Tuesday, January 12, 2010

Bathroom Monologue: The Pen is Mightier than the Ultimate

“Penultimate” is a funny word. It means “second-to-last,” which is a neat little utility word. You see, “ultimate” means “last.” That we use it to indicate “best” is a testament to our faith in happy endings, or the power of car commercials. One or the other. Yet if “ultimate” means “last,” and “penultimate” means “second-to-last,” then what does “pen” mean? We know it can mean a pointy or felt-tipped think from which we dispense ink to write checks and essays about Apartheid before the end of class. But this can’t be the only meaning if it turns “last” into “second-to-last.” It’s got to mean something like “right before.” We don’t see it in other places. Taking a girl out to dinner and a movie isn’t “pensex.” In fact seconds after coming into usage, “pensex” would probably mean something far different. “Pen” seems to play this prefix utility almost exclusively for “ultimate,” as though the pen exists to keep us a little further away from the end.

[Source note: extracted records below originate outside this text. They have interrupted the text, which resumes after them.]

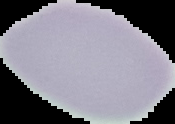

preparation = thin blood film
image type = segmented cell region on a black background
image size = 175×124 pixels
result = no malaria parasites detectedReport the malaria status of this cell.
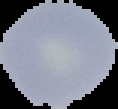
It is uninfected.

Segmented cell region on a black background. Image is 118×109 pixels. From a thin blood smear.Assess this cell for malaria.
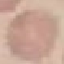

Uninfected.

Acquired by smartphone through the microscope eyepiece. Cell patch, automatically extracted from a larger field of view and resized to 64 × 64 pixels. Giemsa stain. Thin blood film.Comment on the morphology of the erythrocytes.
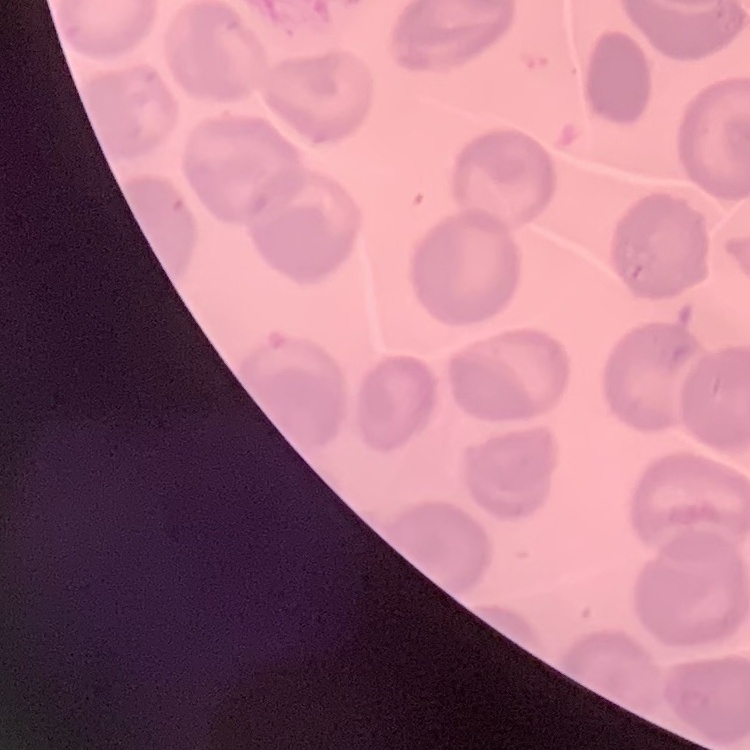

No rouleaux formation.

{
  "image_type": "square crop of a larger photomicrograph",
  "stain": "Field's or Giemsa",
  "preparation": "thin blood smear"
}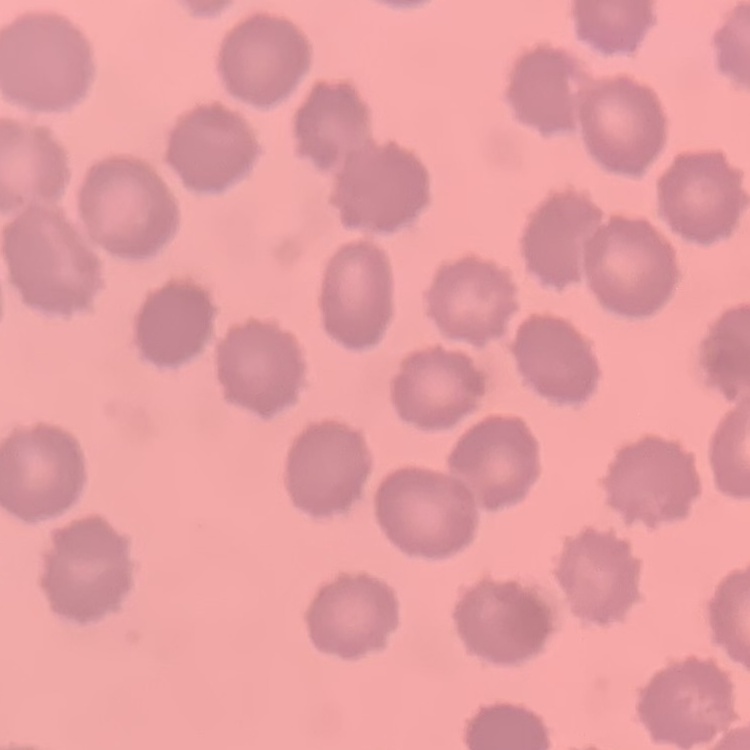
red blood cell morphology = no rouleaux formation
image type = square crop of a larger photomicrograph
stain = Field's or Giemsa
preparation = thin peripheral smear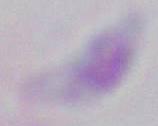
magnification: 1000x
identification: Toxoplasma gondii
modality: photomicrograph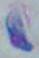

magnification = 1000x
identification = Toxoplasma gondii
modality = photomicrograph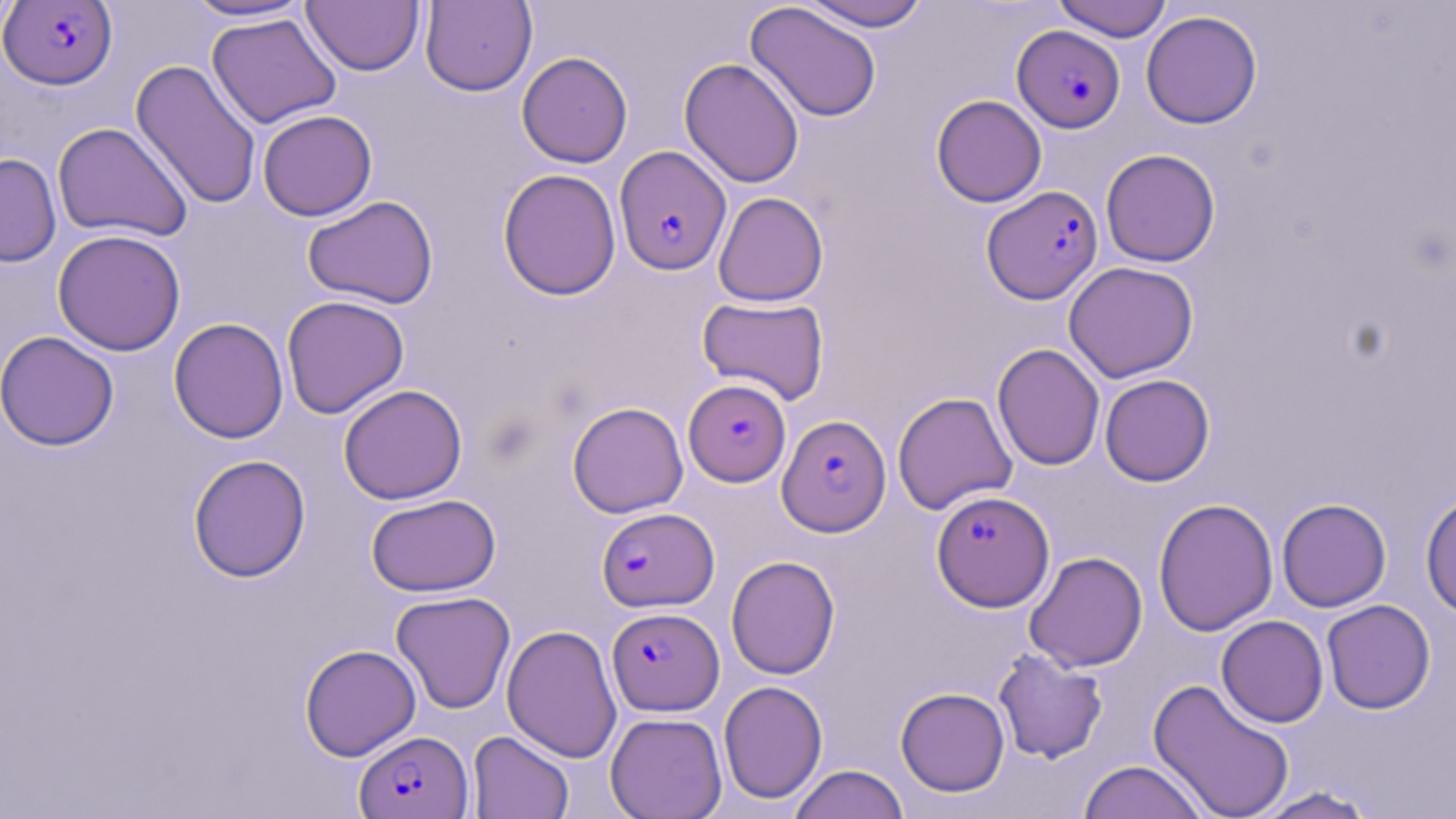

slide_level_diagnosis: Plasmodium falciparum
stain: May-Grünwald-Giemsa
image_size: 1456×819 pixels
modality: light microscopy
field_of_view: one of a larger specimen
preparation: thin blood smear
plasmodium_falciparum_infected_red_blood_cell_locations: 'approximate bounding boxes as (x1, y1, x2, y2) in pixels: (0, 1, 118, 89), (1012, 25, 1125, 132), (614, 146, 731, 275), (982, 185, 1103, 304), (684, 379, 791, 486), (777, 414, 890, 536), (932, 490, 1054, 611), (597, 507, 719, 611), (607, 607, 724, 715), (354, 730, 472, 819)'
uninfected_red_blood_cell_locations: 'approximate bounding boxes as (x1, y1, x2, y2) in pixels: (181, 0, 316, 23), (799, 0, 933, 31), (1052, 0, 1172, 42), (302, 1, 424, 75), (420, 1, 537, 96), (745, 2, 883, 123), (1141, 10, 1262, 129), (206, 12, 342, 129), (516, 51, 633, 168), (679, 57, 805, 188), (130, 58, 262, 211), (931, 94, 1047, 207), (257, 109, 377, 221), (52, 122, 193, 243), (1100, 149, 1221, 267), (0, 153, 61, 267), (497, 168, 622, 301), (713, 191, 829, 306), (302, 195, 439, 309), (51, 229, 186, 356), (1063, 262, 1199, 382), (281, 295, 409, 419), (697, 296, 830, 404), (169, 317, 289, 444), (0, 331, 119, 451), (992, 343, 1105, 471), (1100, 374, 1215, 486), (339, 384, 467, 505), (892, 392, 1017, 515), (567, 402, 688, 518), (187, 454, 311, 582), (1420, 491, 1456, 619), (366, 493, 501, 597), (1153, 497, 1278, 637), (1276, 498, 1392, 612), (1024, 551, 1147, 672), (726, 555, 840, 680), (390, 591, 516, 714), (1321, 599, 1436, 714), (1216, 615, 1328, 728), (501, 624, 622, 763), (299, 644, 421, 761), (992, 648, 1108, 764), (1148, 677, 1296, 819), (718, 680, 828, 805), (895, 687, 1010, 796), (605, 712, 727, 818), (467, 731, 574, 819), (1078, 760, 1208, 819), (787, 764, 909, 819), (1248, 786, 1379, 818)'
magnification: 1000xAssess this cell for malaria.
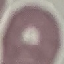

Uninfected.

Thin blood smear. Cell patch, automatically extracted from a larger field of view and resized to 64 × 64 pixels. Photographed with a smartphone camera at the microscope eyepiece. Giemsa stain.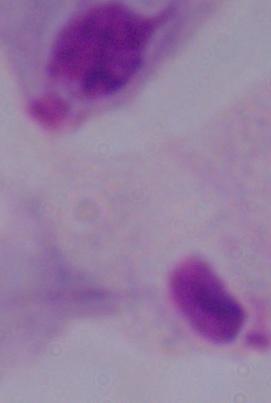
Summary:
  - Modality: photomicrograph
  - Magnification: 1000x
  - Identification: trichomonad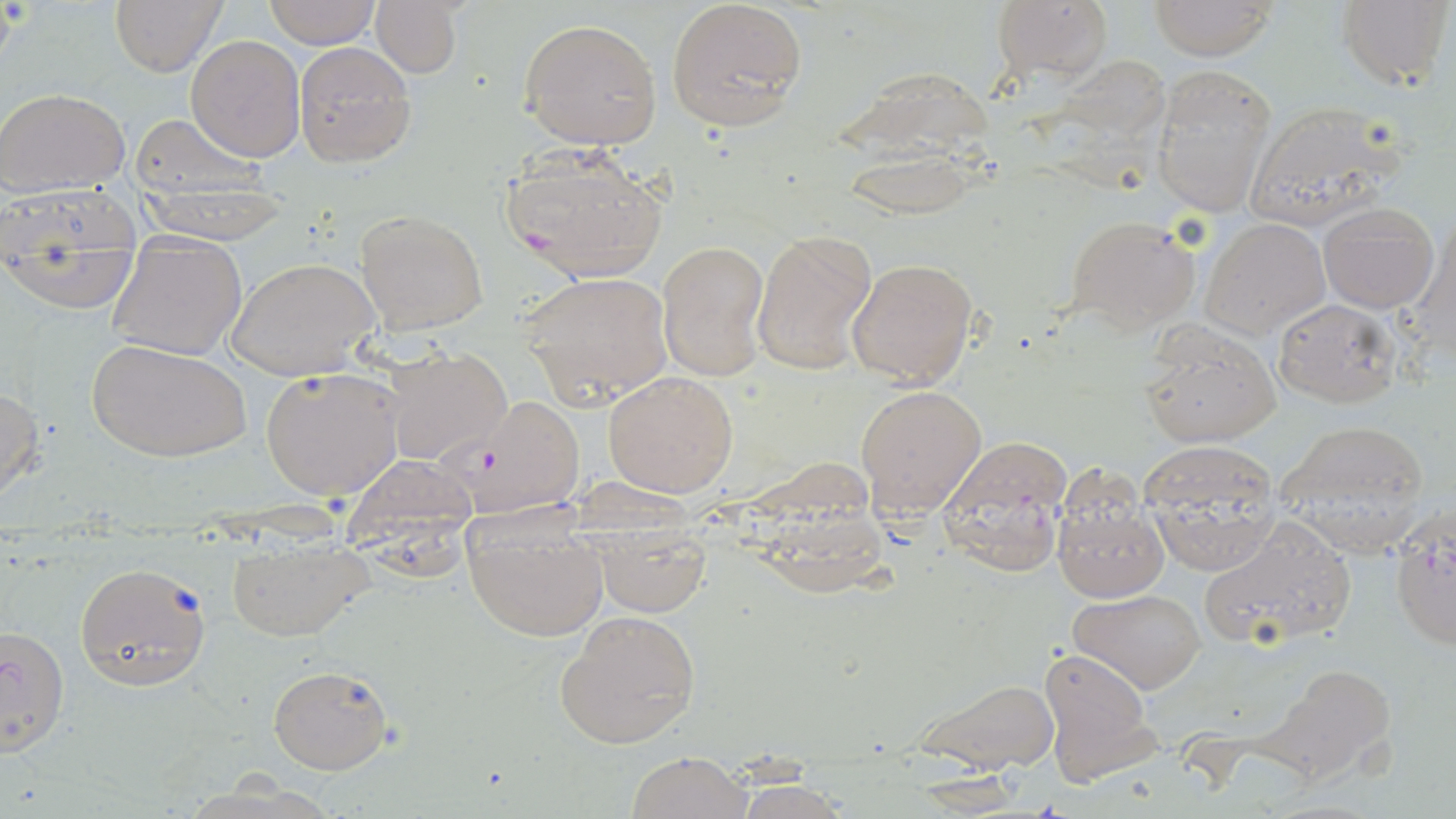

Maybe that’s why it’s so intimidating to write first lines, and why so few books finish – the pen is cursed. Maybe the pen is trying to keep us from the real ultimate – from obliterating each other, through forcing us to think things through, cross out and temper our words. Maybe that’s why polemics are increasing in number and popularity since the keyboard has trumped the pen. “Penultimate” is a prettier word than “keyboardultimate,” not the least because one’s looking out for us, and where we’re going.